Only the lines with the string "Matched" are needed; return each of them from the entries below.

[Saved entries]
• • • • •

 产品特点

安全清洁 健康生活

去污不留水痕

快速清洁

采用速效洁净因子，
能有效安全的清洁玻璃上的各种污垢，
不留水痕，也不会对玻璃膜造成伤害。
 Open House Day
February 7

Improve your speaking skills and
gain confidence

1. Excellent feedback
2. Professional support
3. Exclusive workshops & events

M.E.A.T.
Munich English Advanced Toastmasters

• • • • •

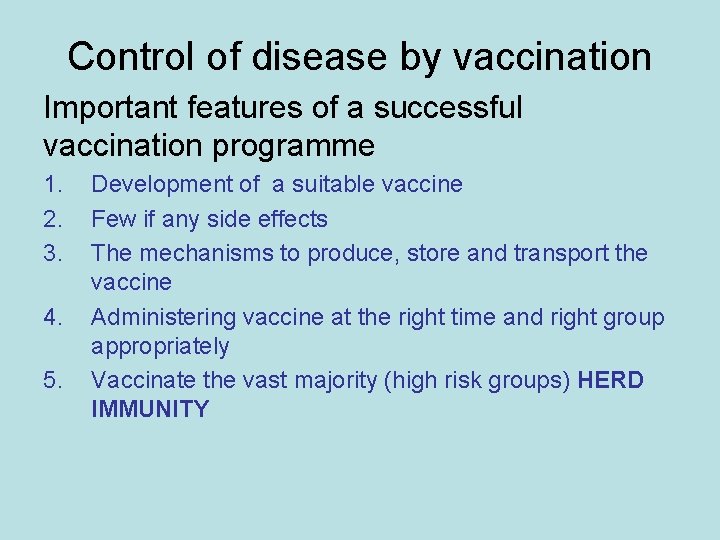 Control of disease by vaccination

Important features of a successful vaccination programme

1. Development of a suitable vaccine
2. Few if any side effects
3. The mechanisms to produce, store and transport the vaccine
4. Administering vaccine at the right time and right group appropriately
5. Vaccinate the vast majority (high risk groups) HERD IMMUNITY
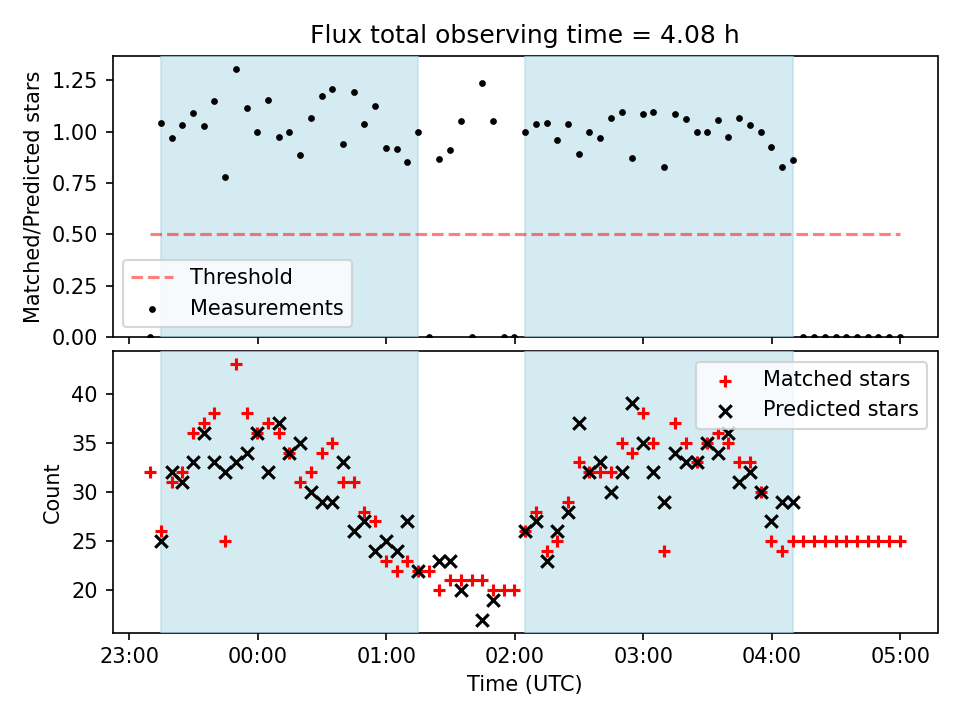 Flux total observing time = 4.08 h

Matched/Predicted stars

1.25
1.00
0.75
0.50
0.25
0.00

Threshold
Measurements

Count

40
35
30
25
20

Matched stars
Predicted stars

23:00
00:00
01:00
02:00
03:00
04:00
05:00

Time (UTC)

• • • • •

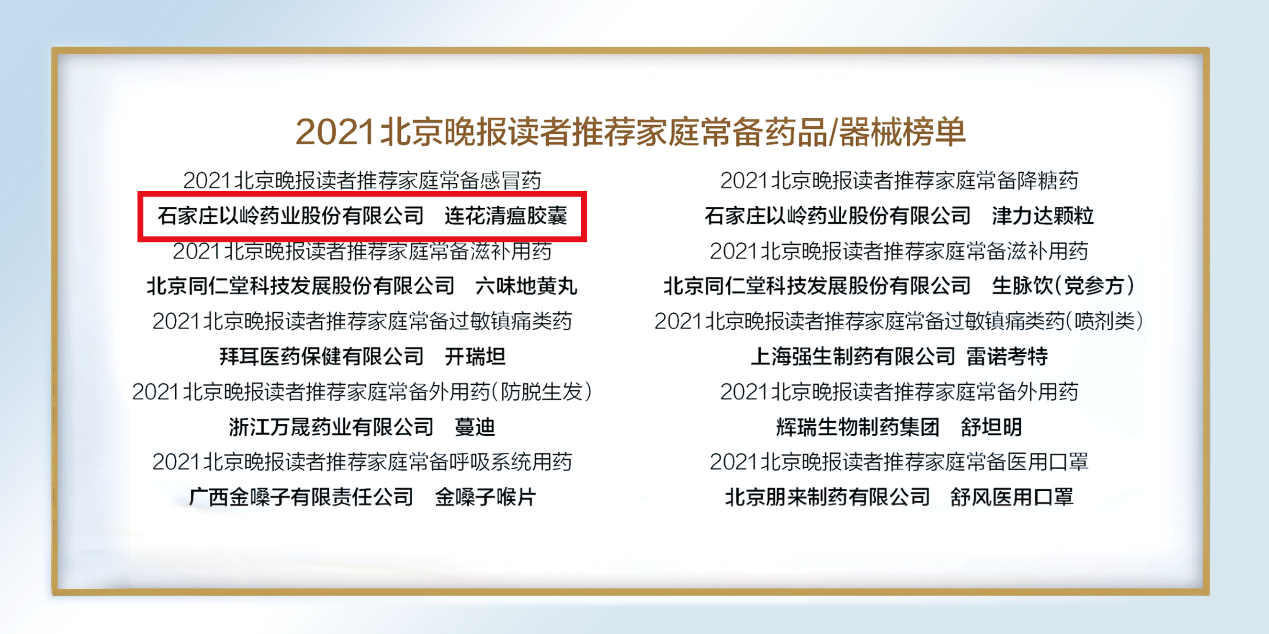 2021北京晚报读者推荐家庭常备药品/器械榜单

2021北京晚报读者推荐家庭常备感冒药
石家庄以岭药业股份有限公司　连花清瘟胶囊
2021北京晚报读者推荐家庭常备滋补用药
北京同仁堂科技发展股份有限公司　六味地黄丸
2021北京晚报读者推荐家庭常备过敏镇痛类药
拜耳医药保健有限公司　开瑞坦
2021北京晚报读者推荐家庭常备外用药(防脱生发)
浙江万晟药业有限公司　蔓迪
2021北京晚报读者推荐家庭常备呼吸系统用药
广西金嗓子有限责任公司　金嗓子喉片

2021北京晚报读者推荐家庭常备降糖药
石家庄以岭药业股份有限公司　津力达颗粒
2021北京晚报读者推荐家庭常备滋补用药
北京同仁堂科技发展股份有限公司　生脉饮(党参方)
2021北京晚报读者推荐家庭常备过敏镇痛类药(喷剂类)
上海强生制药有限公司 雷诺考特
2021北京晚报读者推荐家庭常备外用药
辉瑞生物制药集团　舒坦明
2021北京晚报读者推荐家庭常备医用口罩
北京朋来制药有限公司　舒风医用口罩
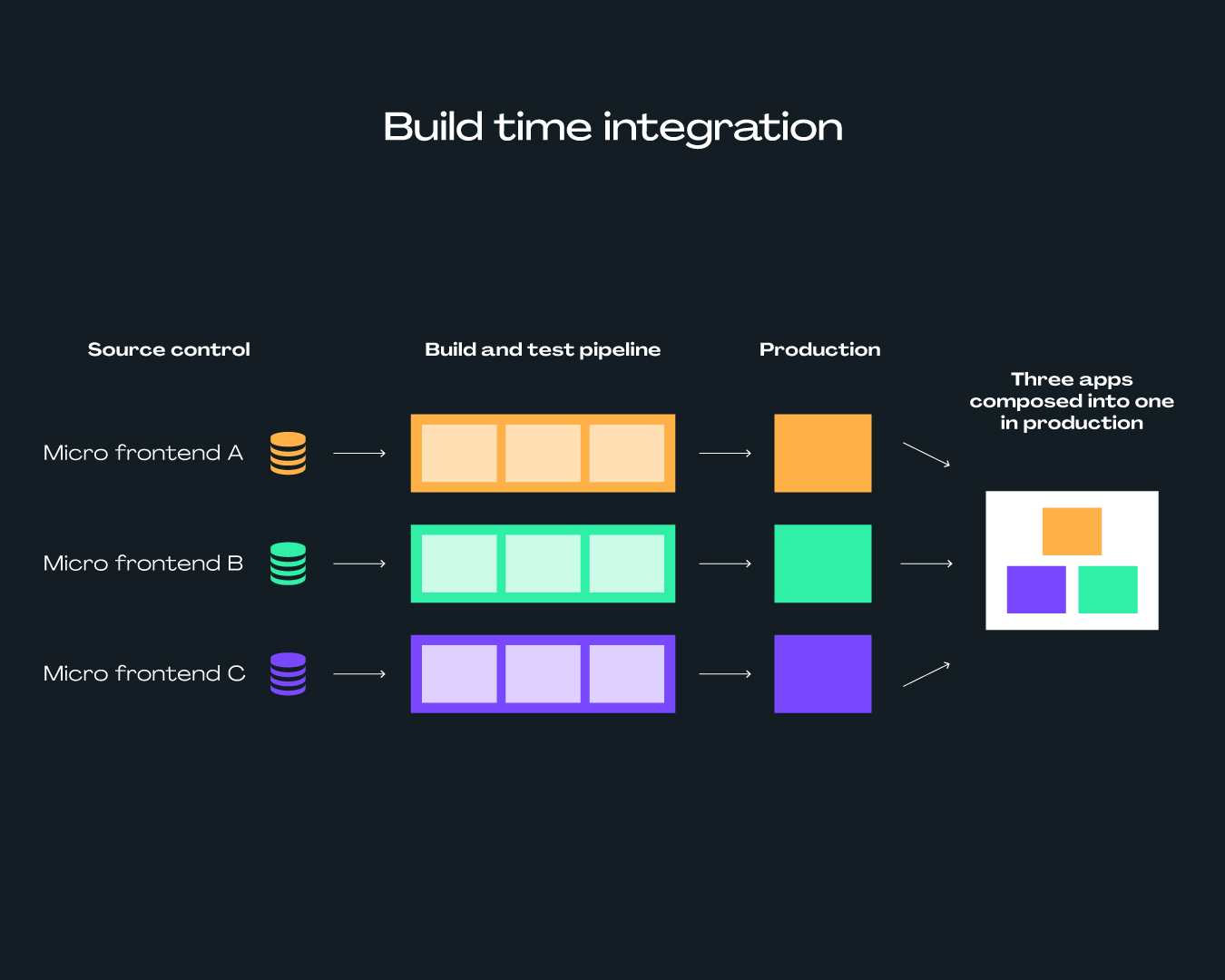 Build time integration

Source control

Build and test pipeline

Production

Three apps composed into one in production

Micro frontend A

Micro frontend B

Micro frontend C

• • • • •

■ Solution below:
Matched/Predicted stars
Matched stars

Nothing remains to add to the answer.